▶ Your task
Begin at the top of the following data. Copy each line exactly until you have copied the line containing "common name: plains zebra".

▶ The records
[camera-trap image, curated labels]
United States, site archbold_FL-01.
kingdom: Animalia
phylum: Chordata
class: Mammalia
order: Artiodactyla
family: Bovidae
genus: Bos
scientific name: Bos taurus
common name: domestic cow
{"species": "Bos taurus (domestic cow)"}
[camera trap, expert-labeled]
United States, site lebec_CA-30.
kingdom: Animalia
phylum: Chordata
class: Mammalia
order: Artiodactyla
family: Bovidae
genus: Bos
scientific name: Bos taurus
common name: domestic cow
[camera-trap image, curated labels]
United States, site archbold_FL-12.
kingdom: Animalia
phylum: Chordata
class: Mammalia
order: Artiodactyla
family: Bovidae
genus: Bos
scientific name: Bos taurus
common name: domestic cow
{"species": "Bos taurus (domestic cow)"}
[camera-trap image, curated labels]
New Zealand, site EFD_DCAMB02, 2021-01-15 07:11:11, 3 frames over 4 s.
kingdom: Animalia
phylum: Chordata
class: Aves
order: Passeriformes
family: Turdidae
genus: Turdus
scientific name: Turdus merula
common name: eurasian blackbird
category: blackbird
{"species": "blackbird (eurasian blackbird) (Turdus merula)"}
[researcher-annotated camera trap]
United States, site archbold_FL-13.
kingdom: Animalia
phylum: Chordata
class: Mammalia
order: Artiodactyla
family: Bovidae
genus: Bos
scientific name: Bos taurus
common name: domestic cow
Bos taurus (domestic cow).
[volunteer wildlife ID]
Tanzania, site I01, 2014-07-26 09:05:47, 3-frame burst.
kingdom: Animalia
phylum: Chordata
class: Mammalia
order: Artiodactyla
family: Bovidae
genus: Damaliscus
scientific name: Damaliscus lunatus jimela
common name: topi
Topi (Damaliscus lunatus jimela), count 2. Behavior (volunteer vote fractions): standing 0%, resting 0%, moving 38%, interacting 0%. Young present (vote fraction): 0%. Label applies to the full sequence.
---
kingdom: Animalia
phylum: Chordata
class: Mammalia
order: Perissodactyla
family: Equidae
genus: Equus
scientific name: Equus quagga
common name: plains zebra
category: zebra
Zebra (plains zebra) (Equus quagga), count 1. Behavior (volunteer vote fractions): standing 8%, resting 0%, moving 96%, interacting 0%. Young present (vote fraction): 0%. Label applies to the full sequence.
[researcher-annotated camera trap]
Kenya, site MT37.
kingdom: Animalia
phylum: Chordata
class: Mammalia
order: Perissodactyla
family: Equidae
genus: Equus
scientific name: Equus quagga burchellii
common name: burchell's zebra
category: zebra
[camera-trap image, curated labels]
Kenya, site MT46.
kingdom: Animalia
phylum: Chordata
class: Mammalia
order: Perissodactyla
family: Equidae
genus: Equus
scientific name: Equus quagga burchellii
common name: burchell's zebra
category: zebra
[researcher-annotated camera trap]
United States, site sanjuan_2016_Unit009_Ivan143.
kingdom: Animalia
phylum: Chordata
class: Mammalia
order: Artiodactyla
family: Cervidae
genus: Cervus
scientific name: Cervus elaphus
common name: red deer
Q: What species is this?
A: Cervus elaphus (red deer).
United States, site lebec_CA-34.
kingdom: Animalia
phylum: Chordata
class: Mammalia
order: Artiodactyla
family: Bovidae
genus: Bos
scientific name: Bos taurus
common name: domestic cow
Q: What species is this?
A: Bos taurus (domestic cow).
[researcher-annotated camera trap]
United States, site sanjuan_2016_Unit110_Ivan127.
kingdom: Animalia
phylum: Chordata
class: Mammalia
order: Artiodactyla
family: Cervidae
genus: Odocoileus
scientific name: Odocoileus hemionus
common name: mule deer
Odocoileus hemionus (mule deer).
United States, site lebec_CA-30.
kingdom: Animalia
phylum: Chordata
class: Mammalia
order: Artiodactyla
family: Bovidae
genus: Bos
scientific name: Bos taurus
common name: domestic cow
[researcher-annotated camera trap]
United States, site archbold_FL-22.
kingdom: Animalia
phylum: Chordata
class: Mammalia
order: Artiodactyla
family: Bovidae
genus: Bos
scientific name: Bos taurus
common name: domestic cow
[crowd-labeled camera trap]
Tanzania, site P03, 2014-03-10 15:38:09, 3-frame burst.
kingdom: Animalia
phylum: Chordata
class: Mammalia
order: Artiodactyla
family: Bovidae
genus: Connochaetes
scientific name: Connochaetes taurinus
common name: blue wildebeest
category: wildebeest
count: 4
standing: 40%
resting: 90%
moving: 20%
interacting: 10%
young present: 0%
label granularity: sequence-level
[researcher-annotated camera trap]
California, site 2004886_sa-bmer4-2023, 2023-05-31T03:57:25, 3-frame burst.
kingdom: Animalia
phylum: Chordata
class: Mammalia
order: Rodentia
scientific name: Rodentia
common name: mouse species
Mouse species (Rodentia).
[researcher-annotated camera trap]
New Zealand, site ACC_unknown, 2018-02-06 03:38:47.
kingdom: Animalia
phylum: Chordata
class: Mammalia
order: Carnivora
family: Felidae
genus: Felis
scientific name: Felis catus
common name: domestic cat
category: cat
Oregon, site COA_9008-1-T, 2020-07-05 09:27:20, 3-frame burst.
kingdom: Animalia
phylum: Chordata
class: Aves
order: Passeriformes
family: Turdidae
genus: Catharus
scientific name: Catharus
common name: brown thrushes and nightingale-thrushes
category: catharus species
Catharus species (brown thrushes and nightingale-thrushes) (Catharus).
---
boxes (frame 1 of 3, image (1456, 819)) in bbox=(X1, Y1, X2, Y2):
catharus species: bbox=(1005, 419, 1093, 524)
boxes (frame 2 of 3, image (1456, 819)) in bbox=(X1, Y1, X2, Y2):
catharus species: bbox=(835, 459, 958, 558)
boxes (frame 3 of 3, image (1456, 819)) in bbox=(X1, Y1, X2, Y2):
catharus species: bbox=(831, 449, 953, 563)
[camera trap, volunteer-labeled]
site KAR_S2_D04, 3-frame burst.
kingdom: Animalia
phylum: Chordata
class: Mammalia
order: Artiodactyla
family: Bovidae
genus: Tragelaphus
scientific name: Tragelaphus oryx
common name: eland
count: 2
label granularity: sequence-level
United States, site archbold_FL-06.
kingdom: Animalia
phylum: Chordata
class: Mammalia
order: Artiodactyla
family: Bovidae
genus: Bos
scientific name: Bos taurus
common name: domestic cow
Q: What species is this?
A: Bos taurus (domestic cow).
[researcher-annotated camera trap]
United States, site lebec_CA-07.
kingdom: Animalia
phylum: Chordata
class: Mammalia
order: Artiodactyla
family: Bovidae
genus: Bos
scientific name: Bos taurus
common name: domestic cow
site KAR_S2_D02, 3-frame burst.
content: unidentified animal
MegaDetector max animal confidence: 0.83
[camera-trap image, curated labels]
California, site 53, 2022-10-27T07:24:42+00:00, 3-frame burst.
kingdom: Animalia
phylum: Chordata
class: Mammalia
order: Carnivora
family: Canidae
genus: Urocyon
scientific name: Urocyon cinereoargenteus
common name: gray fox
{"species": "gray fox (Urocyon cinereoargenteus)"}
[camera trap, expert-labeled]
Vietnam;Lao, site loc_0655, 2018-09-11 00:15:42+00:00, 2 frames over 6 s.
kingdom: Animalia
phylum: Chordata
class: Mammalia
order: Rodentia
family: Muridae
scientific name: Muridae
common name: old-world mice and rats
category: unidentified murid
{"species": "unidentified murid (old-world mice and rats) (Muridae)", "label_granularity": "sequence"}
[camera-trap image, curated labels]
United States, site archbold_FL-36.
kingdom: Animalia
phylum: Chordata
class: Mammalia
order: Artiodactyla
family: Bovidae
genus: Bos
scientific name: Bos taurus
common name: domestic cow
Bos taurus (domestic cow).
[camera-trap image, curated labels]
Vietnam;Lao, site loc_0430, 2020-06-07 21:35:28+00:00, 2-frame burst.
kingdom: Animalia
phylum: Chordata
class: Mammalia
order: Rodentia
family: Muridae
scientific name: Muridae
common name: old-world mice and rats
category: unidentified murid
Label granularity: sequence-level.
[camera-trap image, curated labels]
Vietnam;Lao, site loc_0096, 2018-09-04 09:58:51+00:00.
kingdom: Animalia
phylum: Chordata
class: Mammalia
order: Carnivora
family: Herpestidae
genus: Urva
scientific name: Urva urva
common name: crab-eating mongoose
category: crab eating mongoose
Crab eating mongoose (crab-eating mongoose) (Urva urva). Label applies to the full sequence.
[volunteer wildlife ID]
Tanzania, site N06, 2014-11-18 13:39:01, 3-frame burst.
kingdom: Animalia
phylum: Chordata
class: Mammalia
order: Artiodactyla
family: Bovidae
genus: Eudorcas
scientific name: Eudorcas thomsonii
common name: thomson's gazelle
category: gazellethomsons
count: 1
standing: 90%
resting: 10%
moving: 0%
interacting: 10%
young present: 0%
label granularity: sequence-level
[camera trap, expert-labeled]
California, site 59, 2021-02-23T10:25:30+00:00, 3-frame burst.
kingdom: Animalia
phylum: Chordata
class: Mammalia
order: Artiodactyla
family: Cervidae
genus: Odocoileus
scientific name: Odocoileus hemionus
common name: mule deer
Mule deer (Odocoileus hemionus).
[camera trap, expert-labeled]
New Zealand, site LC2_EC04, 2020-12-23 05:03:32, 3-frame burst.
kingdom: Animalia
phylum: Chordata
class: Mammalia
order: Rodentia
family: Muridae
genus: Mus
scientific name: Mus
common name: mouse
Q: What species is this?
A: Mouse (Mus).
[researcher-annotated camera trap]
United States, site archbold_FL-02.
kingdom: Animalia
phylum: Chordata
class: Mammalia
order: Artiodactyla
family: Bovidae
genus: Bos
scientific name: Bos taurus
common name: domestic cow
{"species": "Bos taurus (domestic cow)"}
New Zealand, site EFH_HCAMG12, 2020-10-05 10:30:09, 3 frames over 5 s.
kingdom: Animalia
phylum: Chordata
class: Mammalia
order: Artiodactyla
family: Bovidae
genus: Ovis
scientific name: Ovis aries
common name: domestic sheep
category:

▶ Reply
[camera-trap image, curated labels]
United States, site archbold_FL-01.
kingdom: Animalia
phylum: Chordata
class: Mammalia
order: Artiodactyla
family: Bovidae
genus: Bos
scientific name: Bos taurus
common name: domestic cow
{"species": "Bos taurus (domestic cow)"}
[camera trap, expert-labeled]
United States, site lebec_CA-30.
kingdom: Animalia
phylum: Chordata
class: Mammalia
order: Artiodactyla
family: Bovidae
genus: Bos
scientific name: Bos taurus
common name: domestic cow
[camera-trap image, curated labels]
United States, site archbold_FL-12.
kingdom: Animalia
phylum: Chordata
class: Mammalia
order: Artiodactyla
family: Bovidae
genus: Bos
scientific name: Bos taurus
common name: domestic cow
{"species": "Bos taurus (domestic cow)"}
[camera-trap image, curated labels]
New Zealand, site EFD_DCAMB02, 2021-01-15 07:11:11, 3 frames over 4 s.
kingdom: Animalia
phylum: Chordata
class: Aves
order: Passeriformes
family: Turdidae
genus: Turdus
scientific name: Turdus merula
common name: eurasian blackbird
category: blackbird
{"species": "blackbird (eurasian blackbird) (Turdus merula)"}
[researcher-annotated camera trap]
United States, site archbold_FL-13.
kingdom: Animalia
phylum: Chordata
class: Mammalia
order: Artiodactyla
family: Bovidae
genus: Bos
scientific name: Bos taurus
common name: domestic cow
Bos taurus (domestic cow).
[volunteer wildlife ID]
Tanzania, site I01, 2014-07-26 09:05:47, 3-frame burst.
kingdom: Animalia
phylum: Chordata
class: Mammalia
order: Artiodactyla
family: Bovidae
genus: Damaliscus
scientific name: Damaliscus lunatus jimela
common name: topi
Topi (Damaliscus lunatus jimela), count 2. Behavior (volunteer vote fractions): standing 0%, resting 0%, moving 38%, interacting 0%. Young present (vote fraction): 0%. Label applies to the full sequence.
---
kingdom: Animalia
phylum: Chordata
class: Mammalia
order: Perissodactyla
family: Equidae
genus: Equus
scientific name: Equus quagga
common name: plains zebra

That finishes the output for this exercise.